TVニュースは、富士から昇る朝日、青空を背景にそびえる冠雪の富士と、新春にふさわしい風景を映し出します。
日本橋交差点。
その北西の位置からだと、ゴールに向かい走ってくる選手を、はっきりととらえることができるのです。
第94回東京箱根間往復大学駅伝競走。
日本橋界隈での箱根駅伝10区応援は、孫たちが帰った後の恒例行事になっています。
ビル風は強く冷たいのですが、東京日本橋タワーの壁面、日本橋高島屋の上空から顔をのぞかせる太陽に照らされると、上着のファスナーを下したくなるほどです。
選手たちが走りすぎる予定時間には、まだ1時間以上もあるのですが、昂揚感はすでに高まっています。
たなびく各大学の幟旗。
各所で行われる応援パフォーマンス。
元気の良いおじさまが、「さあみんなでカレッジソングを歌いましょう。」とリードします。
歌えてしまうんですよね。
卒業から数十年が経っているのに。
私は体育会剣道部に入部したのですが、入部早々、「次の月曜日までに、カレッジソング、校歌、応援歌を覚えること」と上級生から指示を受けました。
当時はユーチューブもCDもない時期でしたから、2年生の歌を頭に叩き込み、学生手帳の音符を必死で追いました。

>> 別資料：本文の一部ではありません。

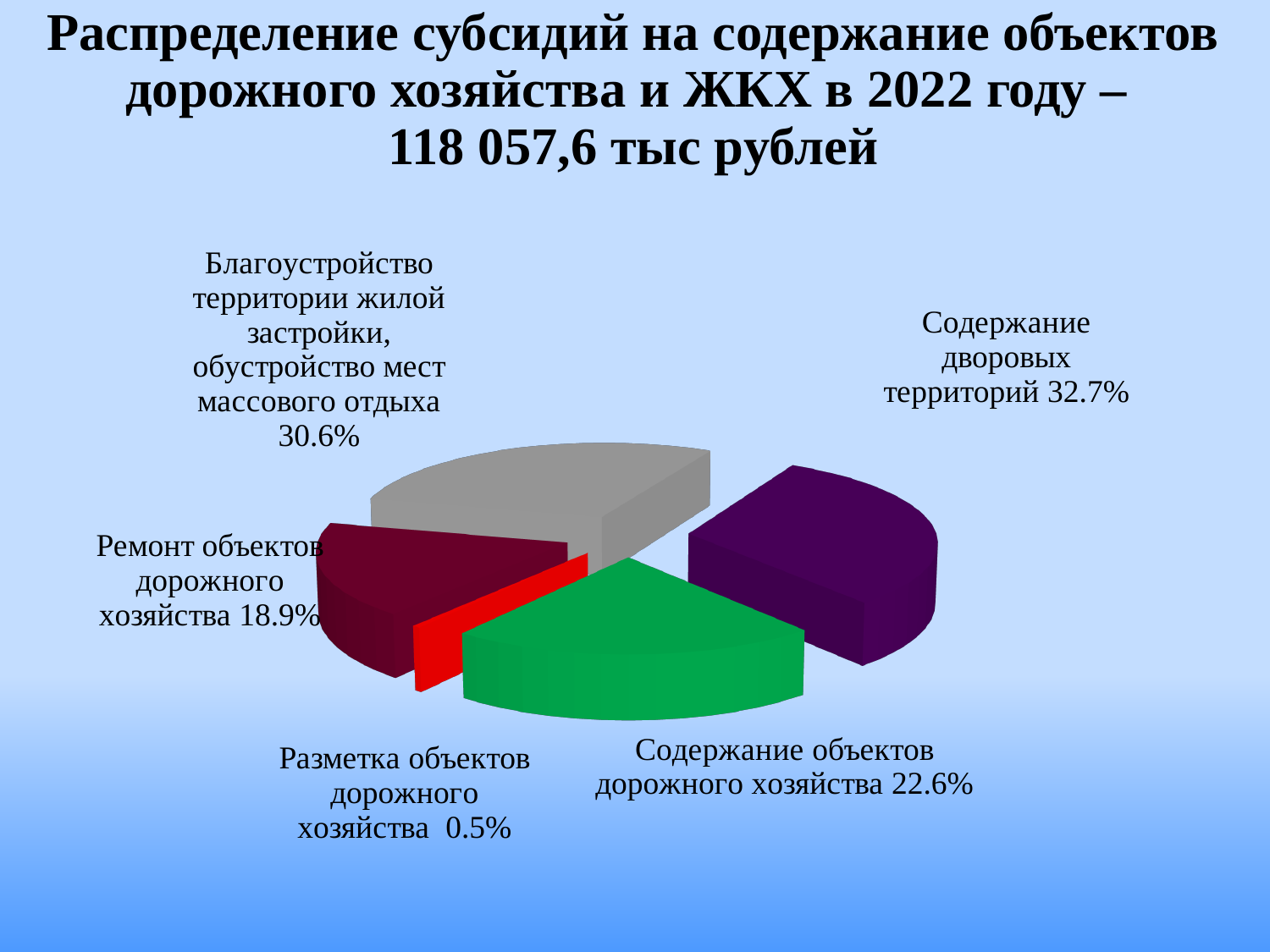
How many slices does the pie chart have? 5 Which category has the largest share of the pie? Содержание дворовых территорий What percentage is shown for "Ремонт объектов дорожного хозяйства"? 18.9% What percentage is shown for "Благоустройство территории жилой застройки, обустройство мест массового отдыха"? 30.6% What is the difference in percentage points between "Содержание объектов дорожного хозяйства" and "Ремонт объектов дорожного хозяйства"? 3.7 What share of the pie does "Содержание дворовых территорий" represent? 32.7% What kind of chart is shown on the slide? Pie chart What percentage is shown for "Содержание объектов дорожного хозяйства"? 22.6% What is the difference in percentage points between "Содержание дворовых территорий" and "Благоустройство территории жилой застройки, обустройство мест массового отдыха"? 2.1 Which is larger: the share for "Содержание объектов дорожного хозяйства" or for "Ремонт объектов дорожного хозяйства"? Содержание объектов дорожного хозяйства Which category is shown by the green slice? Содержание объектов дорожного хозяйства Which category has the smallest share of the pie? Разметка объектов дорожного хозяйства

月曜日の稽古終了後、「1年!」との幹部の声を合図に、道場で一列に並び、表情をこわばらせながら歌ったものです。
グリークラブでも通用しそうな歌声?
交差点の交通整理がなされ、通過予告車が通ります。
パトカー、白バイの姿が見えると、風に髪をなびかせ先頭を行く選手が視野に入ってきます。
沿道の人々は選手の名前を連呼します。
「がんばれー。がんばれー。」
目の前を飛ぶように過ぎる選手。
みんなの思いを込めての力走です。
襷をつないだ9人分だけでなく、走ることのできなかった者の分までつなぎます。
当日の朝、エントリー変更で外れた選手もいます。
襷が途切れた繰り上げスタート。
熾烈なシード権争い。
「いま、ゴールしました。」
オオッ!
「大会新記録がでました。」
オオッ。 おめでとう!
10年前までは、出場することが夢。襷をつなげれば。シード権内に入ってくれれば・・。
新しい夢を叶える、強い選手が育っているんだね。
選手たちに負けないように、今年も頑張りたい。
新しいことに挑戦し続ける1年にしたい。
胸を張って、カレッジソングを歌おう。